Filter the listing for lines containing "with".

**Records supplied**:
* * *

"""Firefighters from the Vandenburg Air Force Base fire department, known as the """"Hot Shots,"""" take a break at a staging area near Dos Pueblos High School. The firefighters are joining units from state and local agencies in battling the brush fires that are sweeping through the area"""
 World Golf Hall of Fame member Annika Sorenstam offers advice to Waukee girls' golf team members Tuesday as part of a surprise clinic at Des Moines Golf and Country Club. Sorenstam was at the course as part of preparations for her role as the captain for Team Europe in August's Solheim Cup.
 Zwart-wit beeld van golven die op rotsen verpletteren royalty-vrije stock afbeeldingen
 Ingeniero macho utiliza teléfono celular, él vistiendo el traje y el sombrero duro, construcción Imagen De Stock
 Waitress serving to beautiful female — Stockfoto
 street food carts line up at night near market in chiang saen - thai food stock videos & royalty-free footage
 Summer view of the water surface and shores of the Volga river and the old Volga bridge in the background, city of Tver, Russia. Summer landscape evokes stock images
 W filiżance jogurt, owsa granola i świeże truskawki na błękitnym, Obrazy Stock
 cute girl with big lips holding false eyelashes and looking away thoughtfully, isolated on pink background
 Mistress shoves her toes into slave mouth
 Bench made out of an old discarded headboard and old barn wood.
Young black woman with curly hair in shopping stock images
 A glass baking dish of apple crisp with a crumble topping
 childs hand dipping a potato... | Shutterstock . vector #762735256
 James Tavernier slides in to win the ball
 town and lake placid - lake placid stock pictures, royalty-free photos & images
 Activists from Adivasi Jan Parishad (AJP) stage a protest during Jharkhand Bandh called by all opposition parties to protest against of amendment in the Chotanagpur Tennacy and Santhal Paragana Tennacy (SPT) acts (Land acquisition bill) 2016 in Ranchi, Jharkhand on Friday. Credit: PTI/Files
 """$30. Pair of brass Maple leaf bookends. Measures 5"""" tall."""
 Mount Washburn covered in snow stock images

* * *

**Output**:
 cute girl with big lips holding false eyelashes and looking away thoughtfully, isolated on pink background
Young black woman with curly hair in shopping stock images
 A glass baking dish of apple crisp with a crumble topping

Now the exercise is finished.